__TEXT SHOWN__.
= = = =
I was trying to calculate $$ \langle0|\bar{\psi}(y) \psi(x)|0 \rangle $$

where the wave-function operator is $$ \psi(x) = \int \frac{d^3p}{(2\pi)^3} \frac{1}{2E_P} \sum_{r=1}^{2} \left( a_p^r u^r(p) e^{-ipx} + b_p^{r,\dagger} v^r(p) e^{ipx}\right) $$

Peskin reports that this object is equal to: $$ \int \frac{d^3p}{(2\pi)^3} \frac{1}{2E_P} \sum_{r=1}^{2} e^{-ip(y-x)} v^r(p) \bar{v}^r(p)$$

But I get a different order for my spinors: $$ \int \frac{d^3p}{(2\pi)^3} \frac{1}{2E_P} \sum_{r=1}^{2} e^{-ip(y-x)} \bar{v}^r(p) v^r(p)$$

I get this because when I deal with $ \psi(x)|0 angle$ the only term that survives is linked to the fact that $ b_p^{s,\dagger} |0\rangle$ is different from zero. But when I act on this vector with $ \langle0| \bar{\psi}(y)$ only the term that multiplies $b_p^{s}$ survives because now $ \langle0| b_p^{s} $ is not zero. So I have $ \bar{v}^r(p) v^r(p) $ and not $v^r(p) \bar{v}^r(p)$. This changes everything because the first one gives me -2m$\delta_{rs}$ and the second one $\gamma^u p_u - m$. What am I doing wrong?
= = = =
__AIM 1__. In the rows, switch "start" to "onset" in everything from "channels: SDO/AIA 171, 131, 304" down to "Identify the bounding", leaving all else unchanged.

__DATA TO USE__.
= = = =
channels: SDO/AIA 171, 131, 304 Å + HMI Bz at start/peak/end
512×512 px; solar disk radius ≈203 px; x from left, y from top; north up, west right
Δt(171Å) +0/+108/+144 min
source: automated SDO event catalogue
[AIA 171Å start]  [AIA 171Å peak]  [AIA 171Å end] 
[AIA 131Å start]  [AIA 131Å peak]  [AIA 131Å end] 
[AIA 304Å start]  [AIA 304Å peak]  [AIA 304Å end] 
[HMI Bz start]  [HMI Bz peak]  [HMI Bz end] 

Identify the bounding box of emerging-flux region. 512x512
= = = =
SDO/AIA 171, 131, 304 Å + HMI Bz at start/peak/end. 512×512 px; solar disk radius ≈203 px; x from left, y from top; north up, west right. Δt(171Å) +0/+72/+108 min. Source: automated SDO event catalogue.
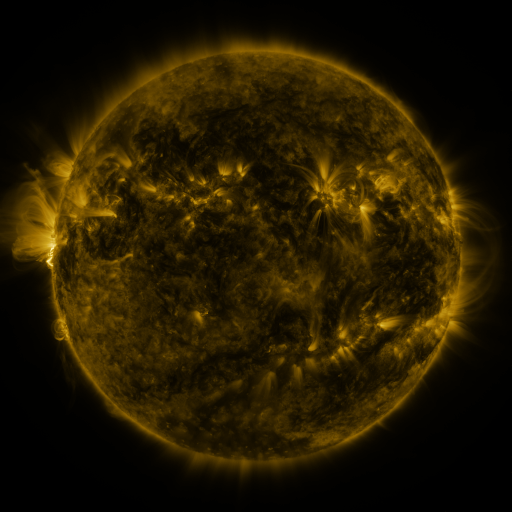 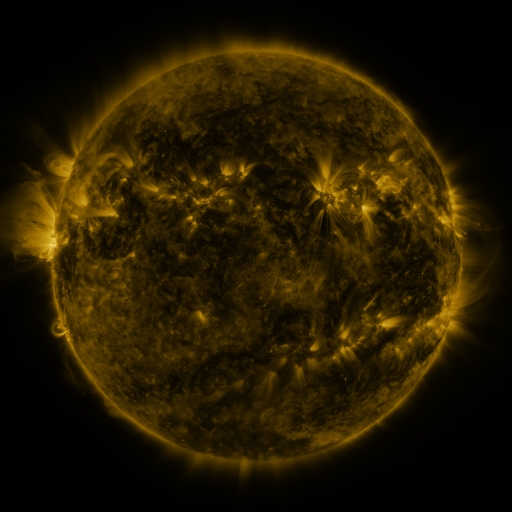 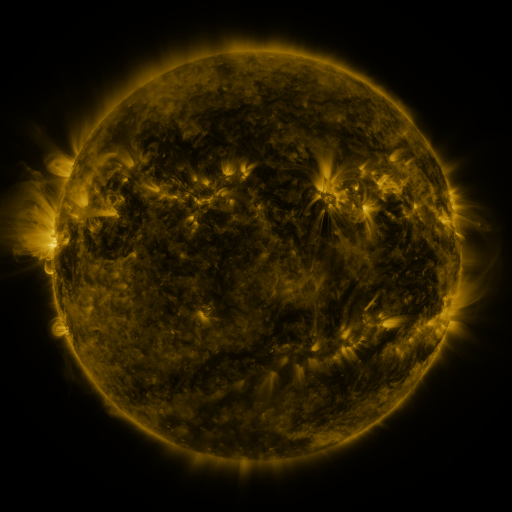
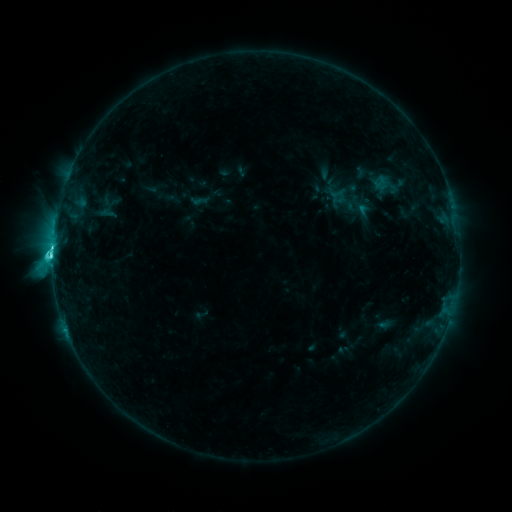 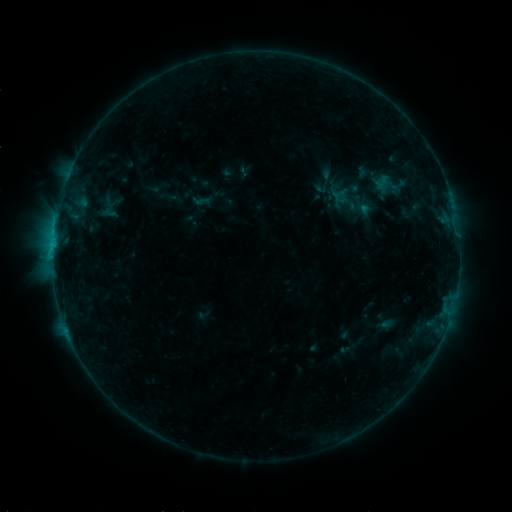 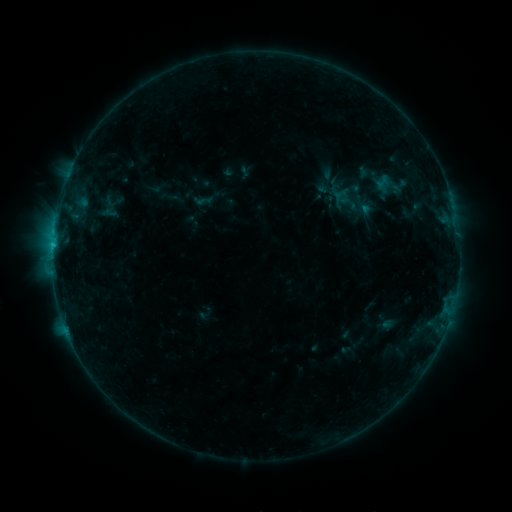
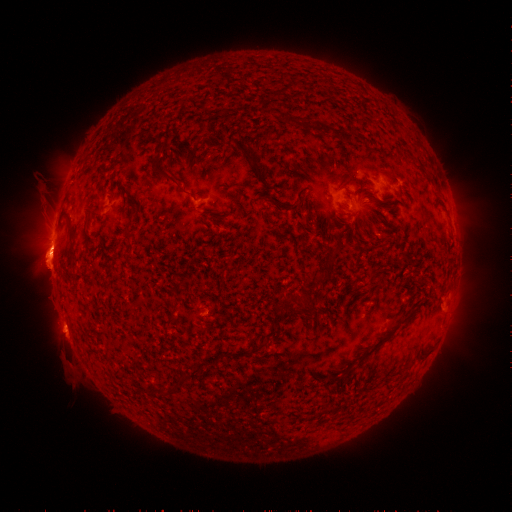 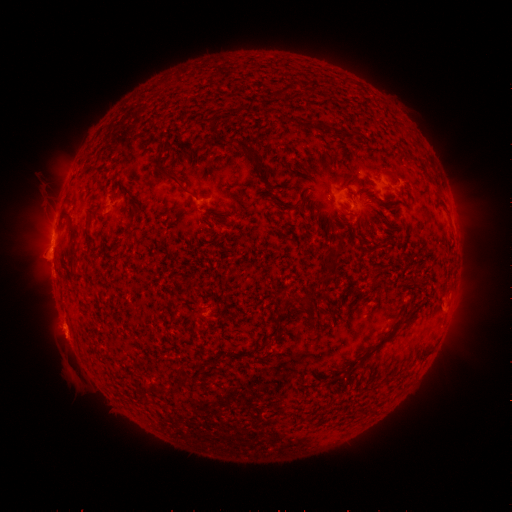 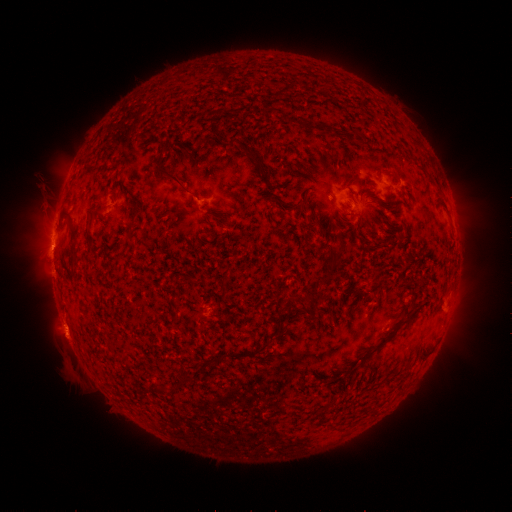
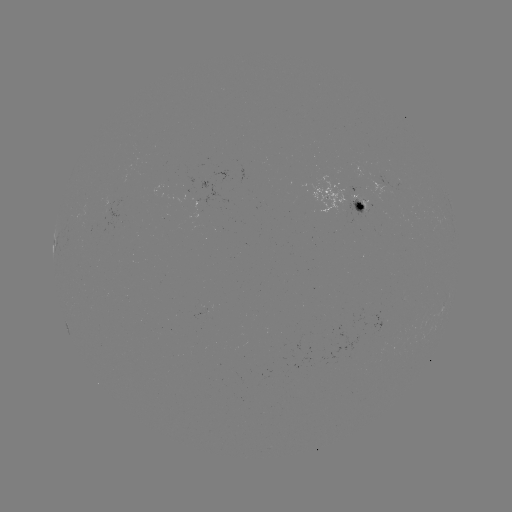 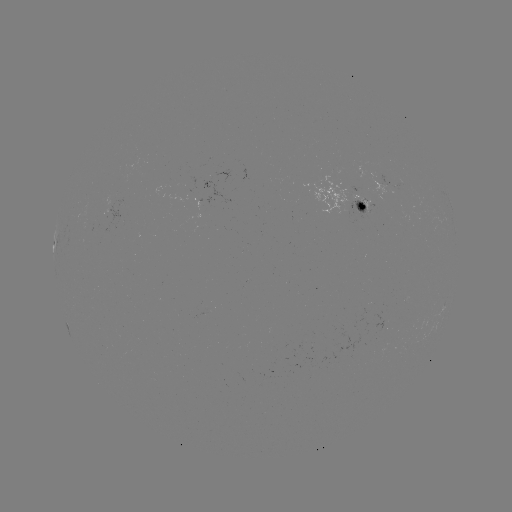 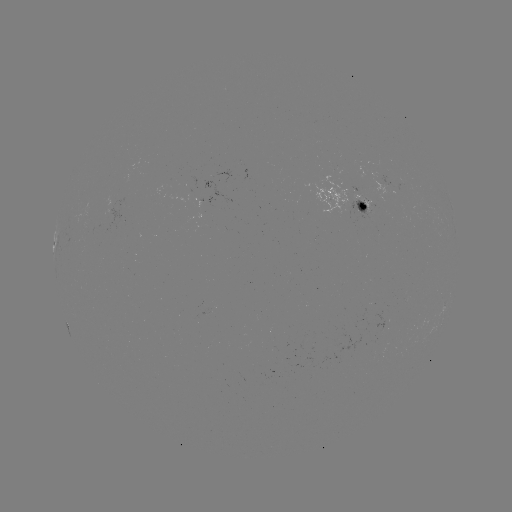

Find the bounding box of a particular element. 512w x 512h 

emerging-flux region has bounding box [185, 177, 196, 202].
= = = =
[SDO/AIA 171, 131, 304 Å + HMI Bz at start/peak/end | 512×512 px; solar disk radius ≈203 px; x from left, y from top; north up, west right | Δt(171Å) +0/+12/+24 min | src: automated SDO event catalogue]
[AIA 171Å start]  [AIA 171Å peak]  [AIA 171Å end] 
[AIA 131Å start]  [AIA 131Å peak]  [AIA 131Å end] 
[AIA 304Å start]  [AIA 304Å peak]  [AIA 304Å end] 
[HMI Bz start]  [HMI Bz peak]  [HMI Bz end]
= = = =
__AIM 2__.
Answer these questions about the forum post on the fermion vacuum expectation value.
(a) Whose result does the poster compare their own answer against?
(b) According to the poster, what does the spinor product v̄^r(p) v^r(p) give?
(c) When ⟨0|ψ̄(y) acts on the vector, which operator does the surviving term multiply?

__WORKED ANSWER 1__.
channels: SDO/AIA 171, 131, 304 Å + HMI Bz at onset/peak/end
512×512 px; solar disk radius ≈203 px; x from left, y from top; north up, west right
Δt(171Å) +0/+108/+144 min
source: automated SDO event catalogue
[AIA 171Å onset]  [AIA 171Å peak]  [AIA 171Å end] 
[AIA 131Å onset]  [AIA 131Å peak]  [AIA 131Å end] 
[AIA 304Å onset]  [AIA 304Å peak]  [AIA 304Å end] 
[HMI Bz onset]  [HMI Bz peak]  [HMI Bz end] 

Identify the bounding box of emerging-flux region. 512x512

__WORKED ANSWER 2__.
(a) Peskin's.
(b) −2m δ_rs.
(c) b_p^s.